Saved entries
====
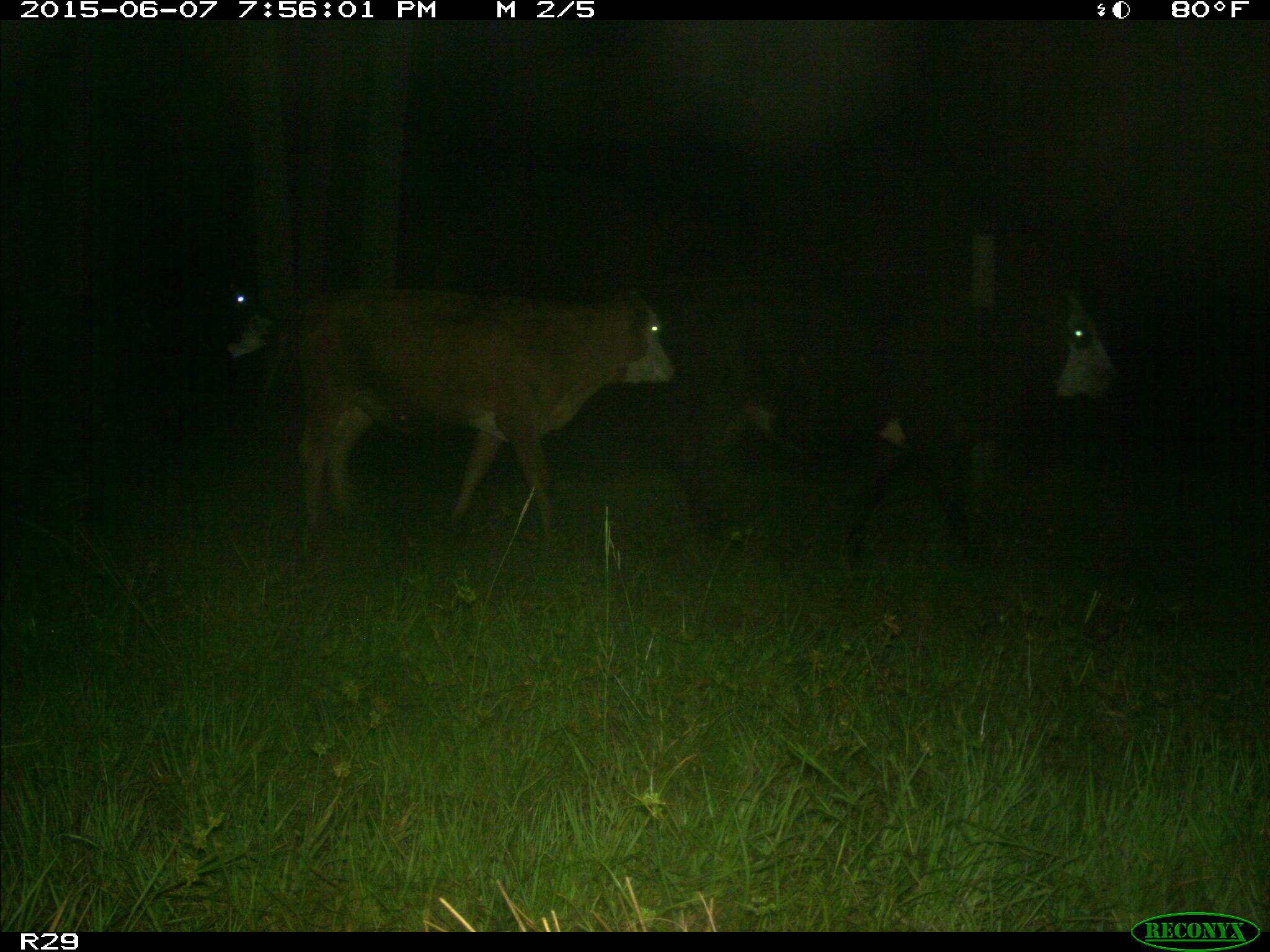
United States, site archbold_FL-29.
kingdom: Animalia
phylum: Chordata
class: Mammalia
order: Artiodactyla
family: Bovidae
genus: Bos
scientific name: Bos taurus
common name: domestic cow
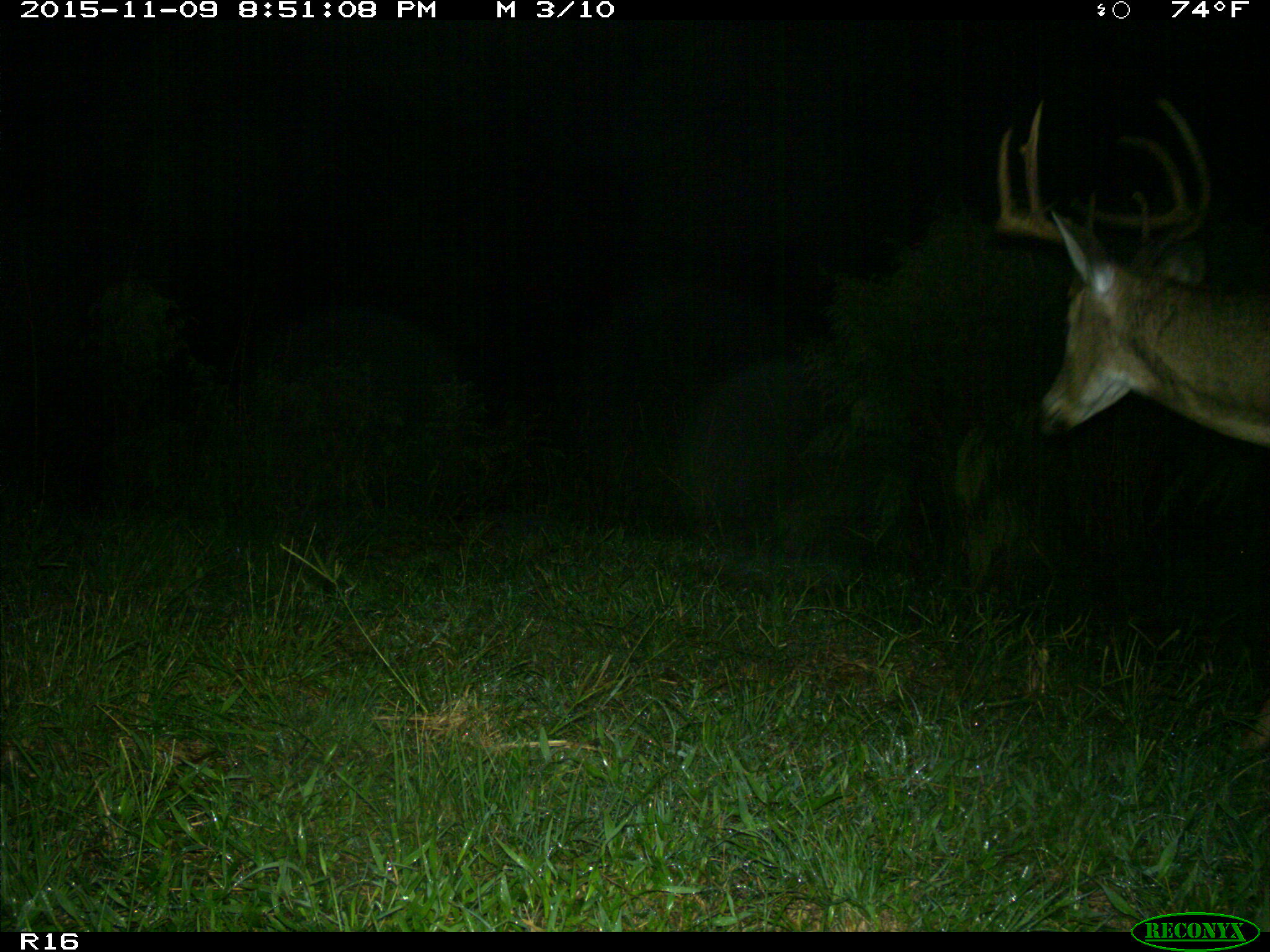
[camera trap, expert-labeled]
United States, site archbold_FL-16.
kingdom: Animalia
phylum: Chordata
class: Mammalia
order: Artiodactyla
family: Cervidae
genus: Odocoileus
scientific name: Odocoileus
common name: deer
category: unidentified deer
====
A verbatim copy of the records is expected, from their first line through the line with "genus: Odocoileus", inclusive, with the pictures removed.

* Output of the exercise:
United States, site archbold_FL-29.
kingdom: Animalia
phylum: Chordata
class: Mammalia
order: Artiodactyla
family: Bovidae
genus: Bos
scientific name: Bos taurus
common name: domestic cow
[camera trap, expert-labeled]
United States, site archbold_FL-16.
kingdom: Animalia
phylum: Chordata
class: Mammalia
order: Artiodactyla
family: Cervidae
genus: Odocoileus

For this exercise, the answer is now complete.